Highland Cross


Letting the other CAACers disappear ahead of me, I took the first four and a half miles at a gentle pace. Then, after crossing a bridge, there was a steep climb. Feeling strong, I kept a steady jog up the hill and took satisfaction in overtaking several people walking including David Law. On a narrow path near the top there was a dramatic waterfall and then the ground levelled. For the next few miles, as far as the Camban Bothy, the ground was undulating and I still felt good and kept up the pace overtaking Dave Henderson.

On flatter and stonier ground I started to get a bit of pain in my knee which checked my pace. In fact I took it easy all the way across the river, past the Youth Hostel and as far as the "Fire Ladies Welcome". (The race was originally devised for firemen and their wives would meet them here.) I wasn't at all tempted by the spread of sandwiches and cakes, but the ambulance truck looked comfortable!

Shaking thoughts of quitting I headed up the notorious Yellow Brick Road. To clear things up, its not yellow, there are no bricks and calling it a road would be a generous lie. What it is is a hard stony track at a steady incline for the length of Loch Affric. I struggled on.

The track continued and eventually became a paved road. I found it harsh to run on this surface and had to walk a few sections. Soon the transition appeared. A kindly bespectacled old local handed me my bike and I changed into my cycle shorts and scoffed a banana. Then I was off to whizz down hill at electrifying near-F1 speeds.

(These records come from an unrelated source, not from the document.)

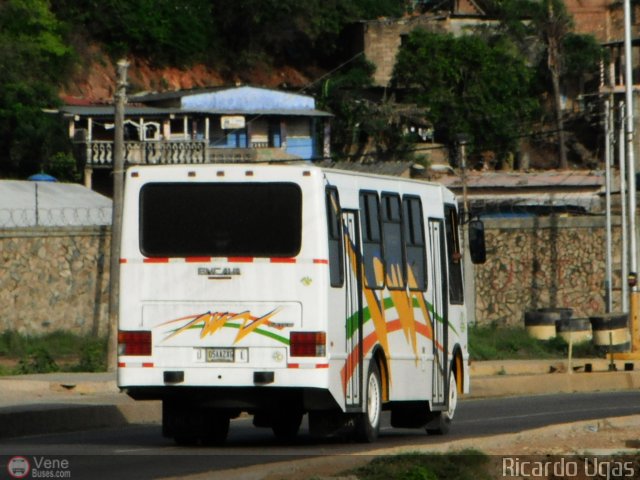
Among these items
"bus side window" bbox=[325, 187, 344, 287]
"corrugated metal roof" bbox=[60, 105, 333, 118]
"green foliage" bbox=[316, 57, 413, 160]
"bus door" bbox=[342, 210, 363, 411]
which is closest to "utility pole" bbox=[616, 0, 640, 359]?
"bus door" bbox=[342, 210, 363, 411]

Well not quite. After I had gone a few hundred metres I realised the rear tyre was a bit soft. I stopped, pumped some air in and continued. After a while I heard a clanging sound of metal on road. I stopped again and realised there was a split in the side of the tyre. The tyre must have been damaged when being transported from Inverness. I popped off the wheel and stuck a few patches on the inner tube but there was nothing much I could do to repair the tyre. Fortunately a reasonable amount of air stayed in the Tyre and I managed to get to the end by stopping every quarter of an hour or so to pump it up. A little frustrating but I was just glad to get back to Beauly where a bed, bath, shower, dinner and beer were patiently waiting for me.

It was my third visit to Glen Affric in four weeks. I was there a month ago munro bagging with Alastair, then I was back for the LAMM two weeks ago.

On Sunday, to loosen up the legs, Dave and I headed up a couple of munros in Glen Affirc called Toll Creagach and Tom a'Choinich. We dropped the Tom one along a ridge that looked a bit steep from a distance. Reassured by a dog walker that there was a good path, we followed it and it were glad we did.